The strength of the American society and free economic system shows that persons coming from different cultures can coexist peacefully while having ample opportunity to be upwardly mobile. This faith in our system of government and in our form of capitalism draws immigrants from all over the globe to participate in our democracy. Over the 200 plus years of our country, we have survived recessions, depressions, World Wars, and even a Civil War, when the political consensus was broken – and our democracy has persisted.
I came of age during the interesting period of the Vietnam War era, where society was divided between the supporters of the war, and many young people, who exited from society by “dropping out” and joining the growing “hippie” counterculture. The confidence that many young people had in their government’s policies and its supporters was strained. In 1966, the stock market had passed 1000; a level which would not be seen again for 16 years afterward. Inflation was beginning to brew from keeping a foreign war going. Government had had a guns and butter policy – in other words, our society was rich enough to support a war and domestic spending – at the cost of the inflation racked 1970’s, when stock returns were quite poor and the Dow fell under 600 in mid decade.
I was only thirteen and very impressionable when the movie “If”, directed by Lindsay Anderson, starring young Malcolm McDowell, premiered in London in 1968. A friend of the family escorted me to the box office for the movie, rated X in those days in New York City, and we sat down to watch the film, which was the telling of a repressive British private school. I don’t want to spoil the movie for you, (parental guidance strongly advised) but the social contract was broken in the movie between students and their elders – and the results are at the end of the film. Of course, the film is called “If.” The contract, the confidence in their system, could not keep these British schoolboys, at least in the film, from uprooting the institutions with which they were surrounded.

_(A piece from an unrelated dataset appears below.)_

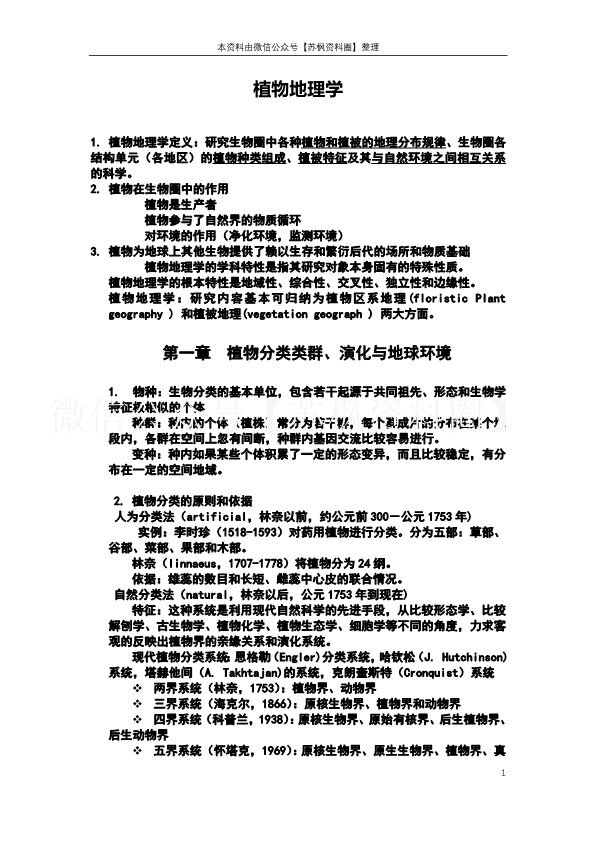 植物地理学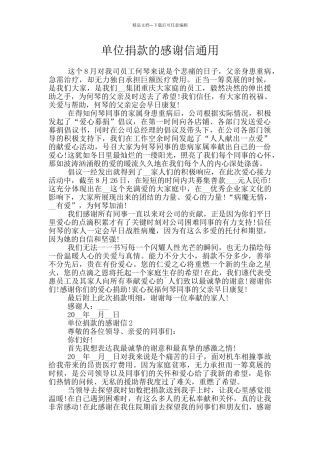 单位捐款的感谢信通用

There is also a definite factor of the influence of confidence in our economic life, and specifically the level of confidence underlying the stock market. Breaks in the market like the ones we have experienced recently stir up fears among investors that their economic life will be impaired – that if you are in the stock market you will lose a lot of money because the stock market is declining: a perceived truism. The break in the market causes a loss in confidence. Of course, one might say the stock market is merely reflecting the health of our domestic economy and the rest of the world’s level of economic activity. So a loss of confidence in the market might reflect an ongoing recession, surging inflation, bank failures or mortgage defaults, etc., or the market drop might be a financial event, where the drop simply feeds on itself (such as the Crash of 1987).

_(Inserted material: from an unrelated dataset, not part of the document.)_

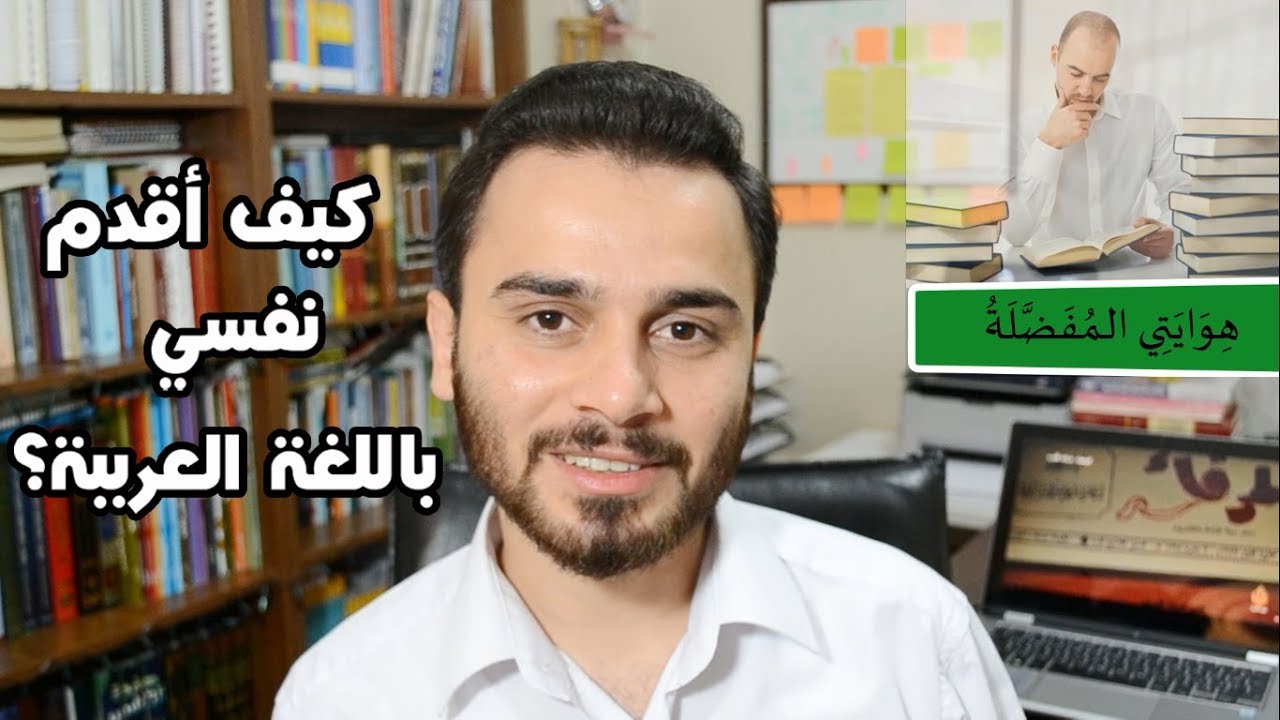 تعلم المحادثة العربية (3) - كيف أقدم نفسي باللغة العربية؟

Fear causes many investors to lose confidence and act in a manner that may be contrary to their economic interest in the market – for example, selling stocks when they are at bargain levels. In that case, the investor loses “confidence” in the market as it falls, and does not believe that it will continue to be a good store of value and continue to appreciate – so he may sell his stocks while feeling fear. I write about the idea of not being led around by one’s emotions when investing in my article, Stock Market Investing and the Power of Contrary Opinion..

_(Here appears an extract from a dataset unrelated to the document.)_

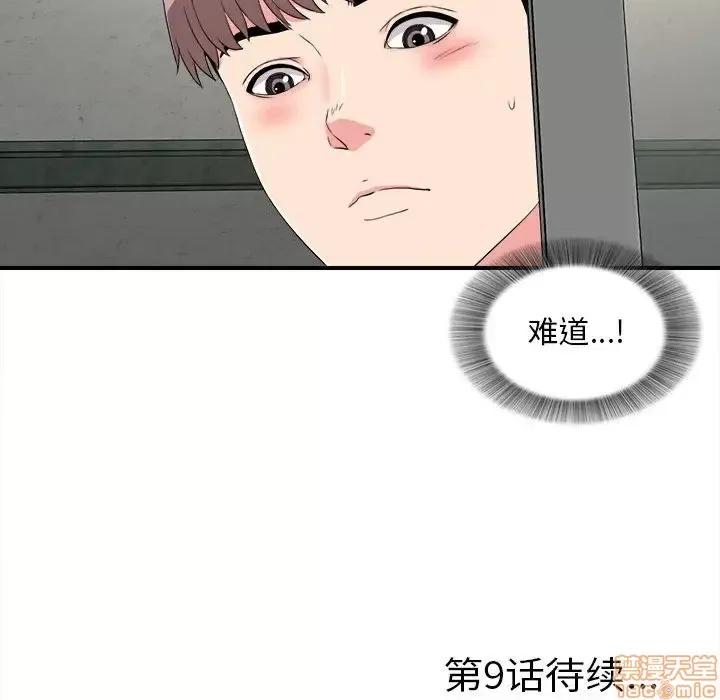 陌生的视缐 陌生的视缐 8 第100页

The exception to the rule of the viability of long term investment in the stock market is in the hands of our elected officials, who if they are not enlightened, may enact policies which cause the economy to fundamentally falter for an extended time, as in the 1930’s and 1970’s – or for the Federal Reserve to miscalculate and cause an ordinary recession to get deeper or to cause the economy to overheat. In my article, Hedge Funds, Deriviatives, Debt, China and the Risk of Systemic Market Panic.
I write a bit of the systemic risks out there that could cause a economic breakdown in the economy and stock market.
So just as the social contract holds the bonds of our democracy together and permits its citizens the possibility of living full lives, the level of underlying confidence in our free market system keeps our stock market from a catastrophic breakdown. Only terrible miscalculation by our government officials or by the Federal Reserve serves to threaten this bond.